Un jour, l’employeur dit à la jeune femme : "Il faut que nous soyons mariés. Cela fait sept ans que votre mari est parti. Or, de deux choses l’une : ou bien il est mort, ou bien il s’est fixé dans quelque coin de la haute région, où il s’est créé un nouveau foyer. Dans ce dernier cas, il n’y a aucune chance pour qu’il revienne". Devant ses pressantes instances et sa profonde bonté, la femme finit par céder, et tout le village fut heureux d’assister à leur mariage. Mais, quelques mois plus tard, l’époux revint, provoquant la stupeur dans tout le village. Le premier mari dit avec bonté : "J’ai eu tort de m’absenter aussi longtemps, mais puisque tu es remariée, je prends la seule décision qui soit convenable : je m’éloigne à jamais".

Et malgré les supplications de celle qui avait été son épouse, il partit. Il n’alla pas loin, car il aimait toujours profondément sa compagne et ne pouvait se détacher des lieux où elle vivait. À l’extrémité du village, se trouvait un grand banian. Il attacha sa ceinture à l’une des branches maîtresses et se pendit : ainsi, espérait-il, son âme continuerait à errer dans ces parages.

... Unis pour toujours !

Quelques instants plus tard, la journée finie, un laboureur, qui rentrait de sa rizière avec son buffle, aperçut le corps du désespéré. Il donna l’alerte au village qui lui donna des obsèques respectueuses. Mais, cette mort violente émut profondément la pauvre femme qui s’en rendit responsable. Elle avait attendu sept longues années, pourquoi n’avoir donc pas patienté quelques mois de plus ? De désespoir, le lendemain, elle alla se noyer dans la grande mare située derrière la maison commune afin de rejoindre dans l’au-delà celui qu’elle n’avait cessé d’aimer.

Le deuxième marie devint incon-solable, car il s’attribuait la cause de ces deux suicides : n’avait-il pas enlevé la femme d’un autre ? Alors, ayant pris ses dispositions pour que ses rizières fussent réparties entre la pagode et les pauvres, il but une tasse de poison et se coucha pour ne plus se relever.

Arrivé dans l’autre monde, il s’empressa de rejoindre le couple, et tous trois se présentèrent devant le souverain du royaume des Morts (Diêm Vuong) afin de subir le jugement dernier. Le premier mari, dit qu’il n’avait jamais cessé d’aimer sa femme. Le deuxième déclara à son tour qu’il s’était pris d’une profonde affection pour sa nouvelle compagne. La femme affirma que son amour pour son premier mari avait constamment occupé une grande place dans son cœur, où voisinait également une infinie tendresse pour son second époux, si bon et si bienveillant.

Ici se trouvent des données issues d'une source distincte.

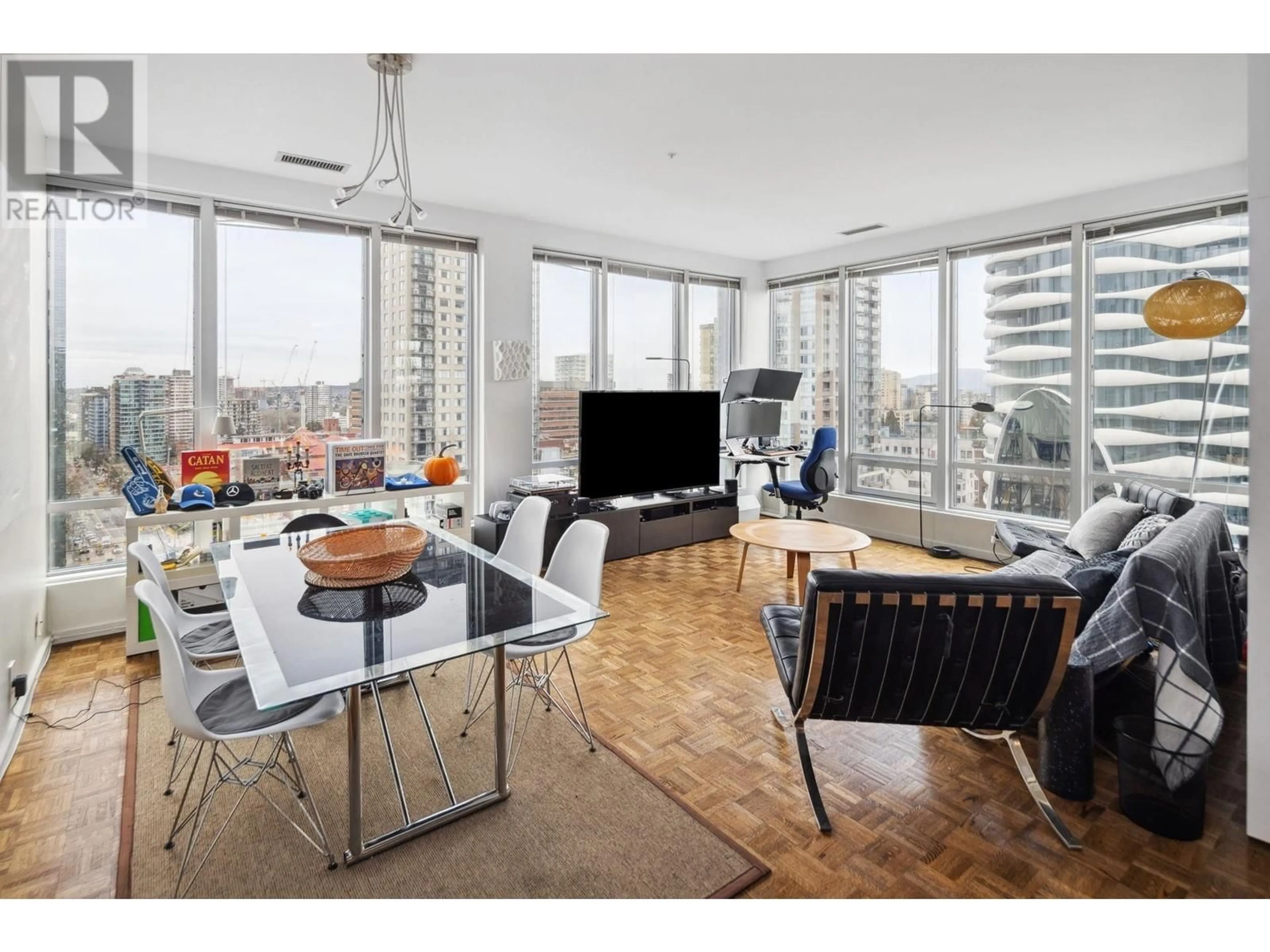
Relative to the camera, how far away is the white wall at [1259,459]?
1874mm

Les Táo Quân ou les Génies du foyer ont inspiré une émission télévisée qui est très attendue par les Vietnamiens le soir du Réveillon.

Le souverain du royaume des Morts, touché par leurs explications, prit la décision suivante : pour que tous trois puissent continuer à vivre ensemble, il les métamorphosa en briques destinées au foyer des cuisines vietnamiennes, afin que le même feu ardent continue toujours à souffler sur eux. En même temps, il décréta qu’ils constitueraient la trinité du foyer. D’autres anciens content la même légende d’une autre manière. Un couple était tellement pauvre que le mari dut partir au loin pour gagner sa vie. Après avoir attendu son époux de longues années, la femme finit par se remarier.

Un jour, son vieux mari vint par hasard frapper à sa porte pour mendier de la nourriture. Le vieux couple se reconnut. Triste et gênée de son infidélité à son mari, la femme l’abrita, pendant l’absence de son nouvel époux. Au retour de ce dernier, elle cacha son ancien mari sous une vieille meule de paille de riz. À ce moment, un serviteur qui devait brûler cette vieille paille y mit le feu… Folle de douleur, la femme sauta dans les flammes pour tenter de sauver son premier époux. Voyant ceci, le nouvel époux se précipita dans la fournaise pour l’en sortir. Ils moururent tous les trois.

Touché par cet amour profond, l’Empereur de Jade permit aux trois personnages de vivre ensemble comme le Dieu de la cuisine. C’est pourquoi, on trouve aujourd’hui encore dans les cuisines des Vietnamiens à la campagne, des briques disposées en trépied pour former un réchaud à bois. Et c’est aussi pourquoi, au 23e jour du 12e mois lunaire, toute maîtresse de maison doit acheter trois chapeaux emboîtés les uns dans les autres.